Thanks so much for pointing that out. I hadn't noticed/missed the indicated source for the presence of the harpsichord.


----------



## RevAvery (May 13, 2018)

Eschbeg wrote:
"More generally, it's worth noting that what Mozart "originally intended" is not always a useful concept, since all throughout the 17th and 18th centuries composers wrote with the full knowledge that their works would be performed on whatever instruments were available at the venue and performance in question. Even works that were conceived with specific instruments in mind were freely adapted to other instruments when necessary, so what Mozart intended was not necessarily what he expected or desired in specific performances."

That was such a helpful insight for me. I hadn't realized/thought at all about that. That makes sense and gives latitude to the performers. 

So, for Pinnock to "add" harpsichord is justified. That's a question too.

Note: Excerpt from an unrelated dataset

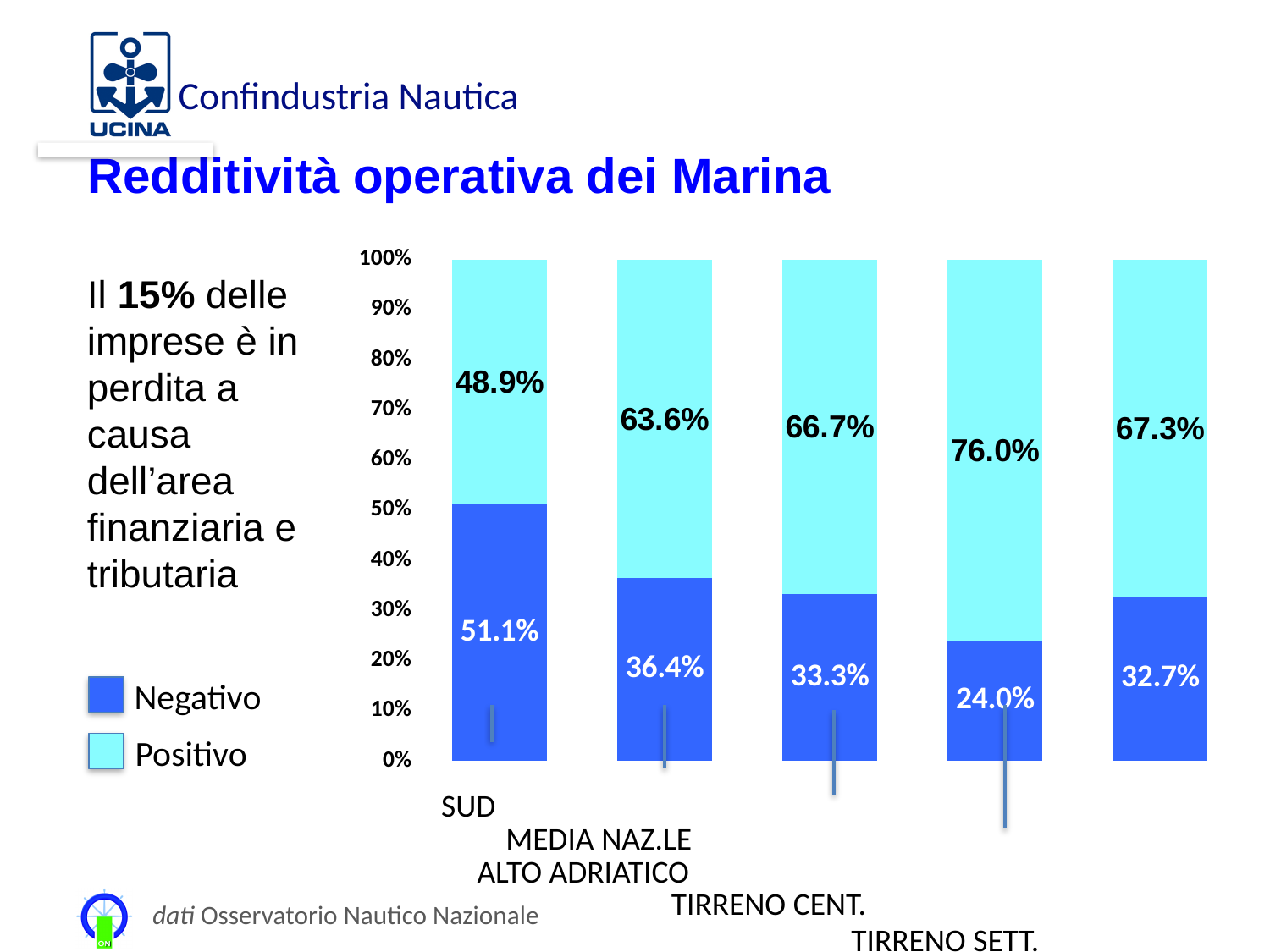
What is the Negativo value for SUD? 51.1% Which legend entry is shown in dark blue? Negativo How many series does the chart legend list? 2 Which category has the highest Negativo value? SUD What kind of chart is shown on the slide? stacked bar chart How many categories are shown on the x axis of the chart? 5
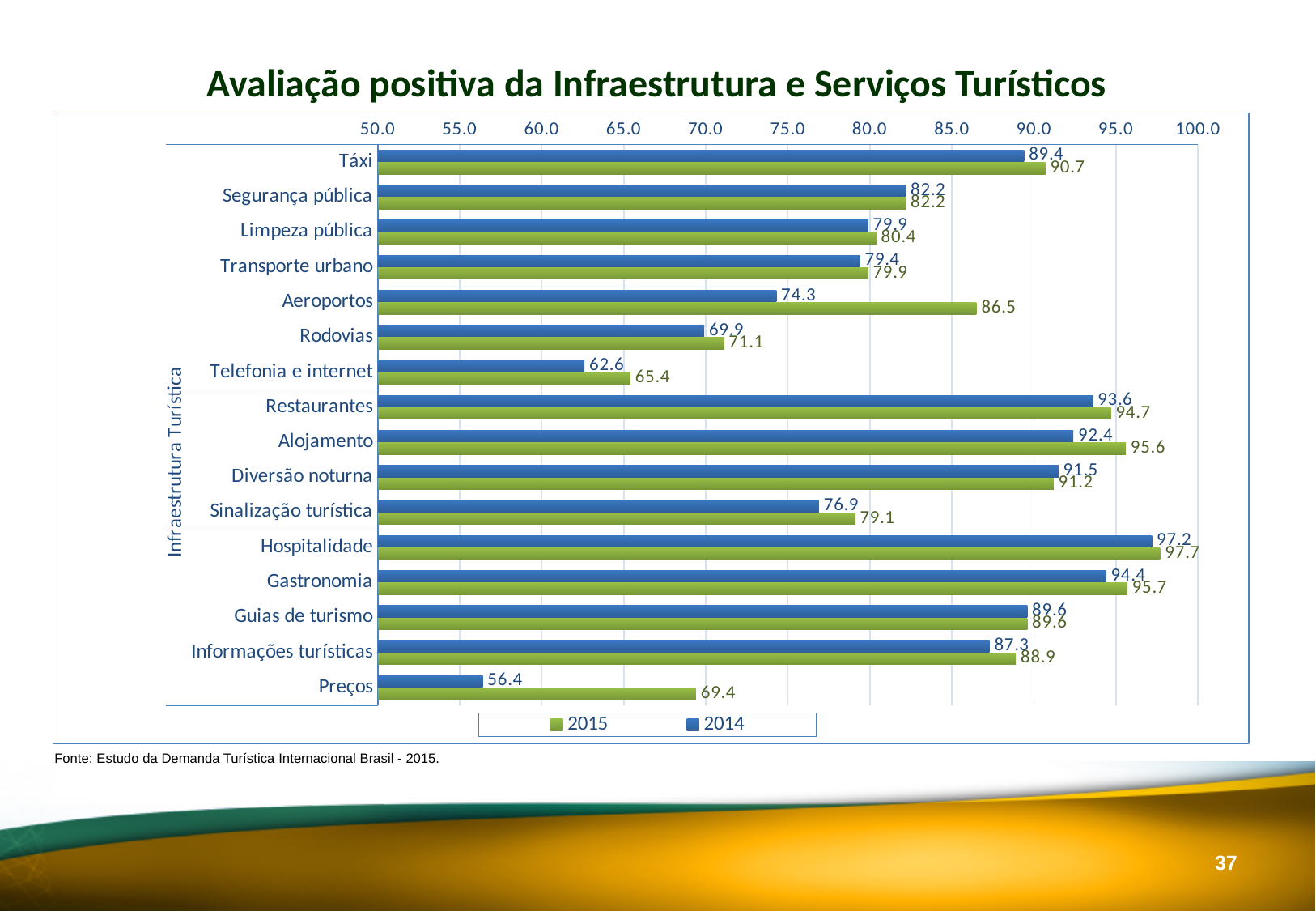
How many series does the legend list? 2 Which category has the highest 2015 value? Hospitalidade Which is larger for Alojamento, the 2014 value or the 2015 value? 2015 Which category has the lowest 2015 value? Telefonia e internet What is the difference between the 2015 and 2014 values for Aeroportos? 12.2 What is the 2014 value for Preços? 56.4 What is the 2015 value for Aeroportos? 86.5 Which category has the lowest 2014 value? Preços How many categories are shown on the chart? 16 What kind of chart is shown on the slide? Bar chart What is the 2015 value for Telefonia e internet? 65.4 What is the difference between the 2015 and 2014 values for Preços? 13.0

I love all this input. This is pointing me in directions for which I've been searching for insight.


----------



## Mal (Jan 1, 2016)

The HIP Goodman was an ardent proponent of keyboard continuo in Haydn, harpsichord or forte-piano, but the equally respected HIP Hogwood, following the thoughts of Haydn scholar James Webster, dispensed completely with keyboard continuo. I'm not sure what the Mozart situation is, but this makes me think it might not be correct to assume "must have harpsichord continuo" because Pinnock has it, and he's HIP. It may be (mainly) because he's a very good harpsichord player and wants to be part of the fun!


----------



## Enthusiast (Mar 5, 2016)

The continuo is more obviously needed in the Italian operas. The recent use of forte pianos for this by some conductors annoyed so people who wanted the harpsichord back.


----------



## Ras (Oct 6, 2017)

I don't know what's right or wrong or up and down when it comes harpsichord as basso continuo in Mozart or Haydn - all I know is my ears prefer to be without it.


----------